INTEMA   05428
INSTITUTO DE INVESTIGACIONES EN CIENCIA Y TECNOLOGIA DE MATERIALES
Unidad Ejecutora - UE
artículos
Título:
16. PARTIALLY FLUORINATED POLYMER NETWORKS: SYNTHESIS AND STRUCTURAL CHARACTERIZATION.
Autor/es:
LUIS A. MICCIO; ROCIO LIAÑO; PE MONTEMARTINI; PA OYANGUREN
Revista:
JOURNAL OF APPLIED POLYMER SCIENCE
Editorial:
JOHN WILEY & SONS INC
Referencias:
Lugar: New York; Año: 2011 vol. 122 p. 608 - 616
ISSN:
0021-8995
Resumen:
Functionalizacion of epoxy-based
networks by the preferential surface enrichment of perfluorinated tails to
achieve hydrophobic surface is described. The selected fluorinated epoxies (FE) were: 2,2,3,3,4,4,5,5,6,6,7,7,8,9,9,9-hexadecafluoro-8-trifluoromethyl
nonyloxirane (FED3) and 2,2,3,3,4,4,5,5,6,6,7,7,8,8,9,9,9-heptadecafluoro
nonyloxirane (FES3). Two series of crosslinked fluorinated epoxy-based materials
containing variable fluorine contents (from 0 to 6 wt % F) were prepared using
formulations based on partially fluorinated diamine, epoxy monomer and a curing
agent.
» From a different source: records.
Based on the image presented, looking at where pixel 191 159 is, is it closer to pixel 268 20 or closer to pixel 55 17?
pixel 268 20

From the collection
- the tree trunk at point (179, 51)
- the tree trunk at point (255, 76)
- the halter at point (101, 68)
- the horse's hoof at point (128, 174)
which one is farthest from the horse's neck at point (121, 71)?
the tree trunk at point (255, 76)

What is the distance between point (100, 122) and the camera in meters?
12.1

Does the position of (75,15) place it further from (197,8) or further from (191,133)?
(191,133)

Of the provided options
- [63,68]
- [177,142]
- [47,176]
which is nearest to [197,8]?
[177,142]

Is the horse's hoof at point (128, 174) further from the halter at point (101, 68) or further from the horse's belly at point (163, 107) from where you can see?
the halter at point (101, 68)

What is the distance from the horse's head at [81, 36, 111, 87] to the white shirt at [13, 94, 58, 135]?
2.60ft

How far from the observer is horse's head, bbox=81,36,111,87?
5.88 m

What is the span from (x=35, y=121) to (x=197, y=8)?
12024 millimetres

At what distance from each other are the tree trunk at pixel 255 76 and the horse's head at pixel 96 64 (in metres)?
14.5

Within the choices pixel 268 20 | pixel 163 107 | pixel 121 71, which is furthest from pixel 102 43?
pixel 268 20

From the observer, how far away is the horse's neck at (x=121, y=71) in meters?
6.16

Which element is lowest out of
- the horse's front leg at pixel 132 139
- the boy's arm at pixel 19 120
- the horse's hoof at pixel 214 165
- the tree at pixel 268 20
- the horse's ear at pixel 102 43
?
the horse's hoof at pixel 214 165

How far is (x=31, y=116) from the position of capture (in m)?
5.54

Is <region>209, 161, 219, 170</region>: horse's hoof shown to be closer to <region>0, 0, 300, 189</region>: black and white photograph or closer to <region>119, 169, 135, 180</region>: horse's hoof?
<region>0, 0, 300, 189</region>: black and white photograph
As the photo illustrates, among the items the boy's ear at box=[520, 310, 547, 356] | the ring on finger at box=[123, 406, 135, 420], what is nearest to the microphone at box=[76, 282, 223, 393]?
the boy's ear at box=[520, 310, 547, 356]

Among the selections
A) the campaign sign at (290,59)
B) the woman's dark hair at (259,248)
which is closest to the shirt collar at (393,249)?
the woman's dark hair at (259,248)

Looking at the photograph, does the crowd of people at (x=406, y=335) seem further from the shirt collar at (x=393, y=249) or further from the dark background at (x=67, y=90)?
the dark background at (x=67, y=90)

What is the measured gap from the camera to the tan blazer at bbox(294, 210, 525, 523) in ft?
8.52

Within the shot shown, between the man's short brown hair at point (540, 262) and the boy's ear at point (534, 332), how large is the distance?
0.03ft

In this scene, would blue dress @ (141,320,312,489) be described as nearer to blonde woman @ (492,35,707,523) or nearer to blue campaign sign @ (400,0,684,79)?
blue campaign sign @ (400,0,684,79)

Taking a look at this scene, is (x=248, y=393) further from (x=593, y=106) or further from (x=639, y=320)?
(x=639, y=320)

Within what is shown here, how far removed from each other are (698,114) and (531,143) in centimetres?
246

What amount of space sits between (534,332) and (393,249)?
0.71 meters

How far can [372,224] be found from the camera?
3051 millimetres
The epoxy monomer was based on diglycidyl ether of bisphenol A (DGEBA) while the curing agents were either propyleneoxide diamine (JEFFAMINE) or 4,4´-methylenebis(3-chloro
2,6-diethylaniline) (MCDEA). It was found that depending on the curing agent employed, homogeneous
distribution of fluorine or phase separation distinguishable at micrometer or
nanometer scale was obtained when curing blends initially homogeneous. The morphology
and composition of partially fluorinated networks was investigated on a
micrometer scale combining scanning electron microscopy and X-ray analysis. In
the case of JEFFAMINE-cured samples, surfaces were homogeneous for all fluorine
proportions. On the other hand, MCDEA-cured blends showed fluorine-rich zones
dispersed in a continuous epoxy-rich phase. A completely different morphology,
characterized by a distribution of irregular fluorine-rich domains dispersed in
an epoxy-rich phase, was obtained when curing blends initially immiscible. The influence on surface properties of the
architecture of FE, and the molecular structure of the unit building blocks will
be discussed in the second part of the series.